── Source records ──
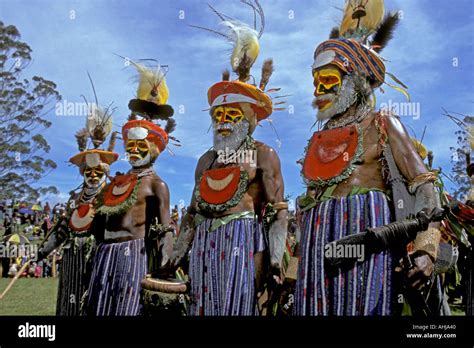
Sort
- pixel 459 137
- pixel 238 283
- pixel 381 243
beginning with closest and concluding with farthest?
pixel 381 243 < pixel 238 283 < pixel 459 137

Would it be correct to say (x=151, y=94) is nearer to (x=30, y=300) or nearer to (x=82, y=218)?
(x=82, y=218)

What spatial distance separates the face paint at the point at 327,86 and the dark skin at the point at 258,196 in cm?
91

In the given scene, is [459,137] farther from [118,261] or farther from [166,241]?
[118,261]

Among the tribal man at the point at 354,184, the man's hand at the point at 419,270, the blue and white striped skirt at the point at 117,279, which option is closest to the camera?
the man's hand at the point at 419,270

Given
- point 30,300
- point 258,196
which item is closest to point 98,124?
point 258,196

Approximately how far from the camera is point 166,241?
213 inches

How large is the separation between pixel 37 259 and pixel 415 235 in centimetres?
452

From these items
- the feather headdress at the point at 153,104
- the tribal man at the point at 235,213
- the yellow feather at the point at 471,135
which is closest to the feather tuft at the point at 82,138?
the feather headdress at the point at 153,104

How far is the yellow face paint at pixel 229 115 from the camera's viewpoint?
14.7 feet

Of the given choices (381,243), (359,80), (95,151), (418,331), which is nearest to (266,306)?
(418,331)

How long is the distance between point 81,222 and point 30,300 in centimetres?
557

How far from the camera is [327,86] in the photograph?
3.51 meters

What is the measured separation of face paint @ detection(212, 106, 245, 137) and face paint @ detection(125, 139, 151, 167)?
1.43m

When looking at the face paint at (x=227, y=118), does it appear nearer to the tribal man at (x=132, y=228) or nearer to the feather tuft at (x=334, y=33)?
the feather tuft at (x=334, y=33)
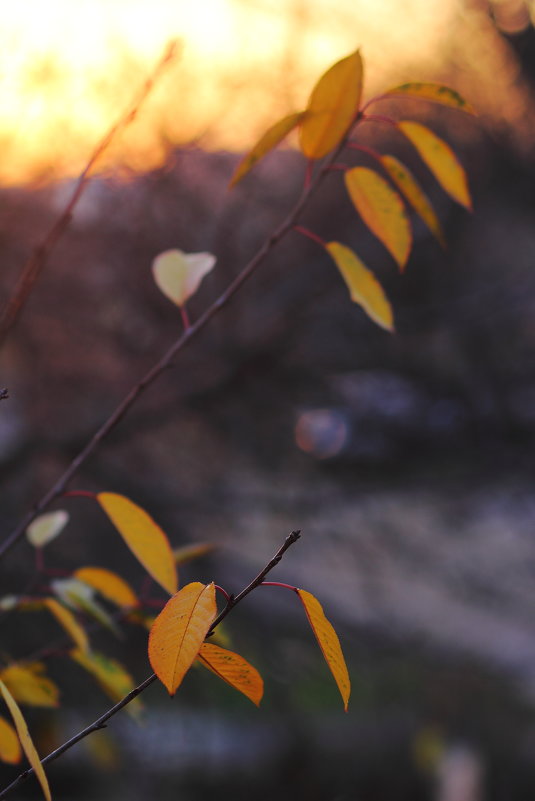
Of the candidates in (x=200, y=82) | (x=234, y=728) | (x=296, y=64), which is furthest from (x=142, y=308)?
(x=234, y=728)

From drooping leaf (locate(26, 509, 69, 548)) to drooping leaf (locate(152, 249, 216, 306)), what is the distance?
158 mm

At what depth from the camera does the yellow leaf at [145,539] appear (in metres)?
0.38

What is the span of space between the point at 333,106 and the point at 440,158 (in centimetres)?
8

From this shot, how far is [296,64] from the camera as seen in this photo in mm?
1394

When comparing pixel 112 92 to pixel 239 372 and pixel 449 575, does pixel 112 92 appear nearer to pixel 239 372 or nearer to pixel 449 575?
pixel 239 372

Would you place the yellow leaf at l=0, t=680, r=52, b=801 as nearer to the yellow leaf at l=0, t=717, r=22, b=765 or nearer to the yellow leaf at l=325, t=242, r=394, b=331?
the yellow leaf at l=0, t=717, r=22, b=765

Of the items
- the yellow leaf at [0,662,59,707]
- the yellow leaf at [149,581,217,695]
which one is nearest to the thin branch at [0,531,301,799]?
the yellow leaf at [149,581,217,695]

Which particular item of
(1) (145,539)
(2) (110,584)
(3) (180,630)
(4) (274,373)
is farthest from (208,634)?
(4) (274,373)

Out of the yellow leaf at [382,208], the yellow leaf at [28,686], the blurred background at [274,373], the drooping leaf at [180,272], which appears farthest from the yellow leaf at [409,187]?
the blurred background at [274,373]

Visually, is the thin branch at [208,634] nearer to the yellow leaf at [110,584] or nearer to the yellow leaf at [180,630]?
the yellow leaf at [180,630]

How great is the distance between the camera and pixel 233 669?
291 millimetres

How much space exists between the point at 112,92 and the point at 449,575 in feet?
5.02

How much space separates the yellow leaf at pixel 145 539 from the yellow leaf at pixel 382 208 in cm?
19

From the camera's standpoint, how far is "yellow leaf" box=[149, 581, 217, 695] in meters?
0.26
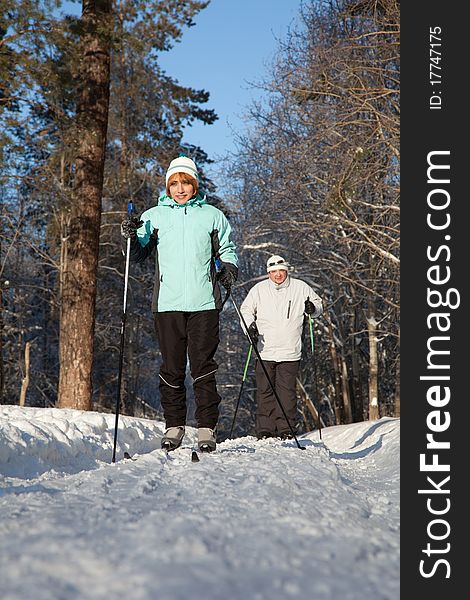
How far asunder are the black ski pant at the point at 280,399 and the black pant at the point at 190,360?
218 centimetres

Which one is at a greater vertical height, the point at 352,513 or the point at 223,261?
the point at 223,261

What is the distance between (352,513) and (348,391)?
16340 mm

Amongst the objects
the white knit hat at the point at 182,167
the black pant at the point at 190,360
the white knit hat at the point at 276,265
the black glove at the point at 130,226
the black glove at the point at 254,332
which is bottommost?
the black pant at the point at 190,360

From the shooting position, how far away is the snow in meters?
1.48

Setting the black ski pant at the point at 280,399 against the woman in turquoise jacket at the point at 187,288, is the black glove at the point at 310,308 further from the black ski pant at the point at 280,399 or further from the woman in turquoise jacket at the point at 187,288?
the woman in turquoise jacket at the point at 187,288

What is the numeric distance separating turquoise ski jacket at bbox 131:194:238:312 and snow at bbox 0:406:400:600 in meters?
1.42

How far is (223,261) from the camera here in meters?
4.61

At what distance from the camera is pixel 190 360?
14.9ft

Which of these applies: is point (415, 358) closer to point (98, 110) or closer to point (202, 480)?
point (202, 480)

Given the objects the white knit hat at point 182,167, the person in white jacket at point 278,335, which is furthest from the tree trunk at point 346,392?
───
What the task asks: Can you output the lines of the records between the line holding "Out of the yellow" and the line holding "218 centimetres", inclusive, as a Markdown table with the columns Row and Line, skipping blank lines and leaving out the pictures?

Exercise solution:
| Row | Line |
|---|---|
| 1 | Out of the yellow leaf at [382,208], the yellow leaf at [28,686], the blurred background at [274,373], the drooping leaf at [180,272], which appears farthest from the yellow leaf at [409,187]? |
| 2 | the blurred background at [274,373] |
| 3 | Visually, is the thin branch at [208,634] nearer to the yellow leaf at [110,584] or nearer to the yellow leaf at [180,630]? |
| 4 | the yellow leaf at [180,630] |
| 5 | How great is the distance between the camera and pixel 233 669? |
| 6 | 291 millimetres |
| 7 | How much space exists between the point at 112,92 and the point at 449,575 in feet? |
| 8 | 5.02 |
| 9 | How much space separates the yellow leaf at pixel 145 539 from the yellow leaf at pixel 382 208 in cm? |
| 10 | 19 |
| 11 | From the camera's standpoint, how far is "yellow leaf" box=[149, 581, 217, 695] in meters? |
| 12 | 0.26 |
| 13 | How far asunder are the black ski pant at the point at 280,399 and the black pant at the point at 190,360? |
| 14 | 218 centimetres |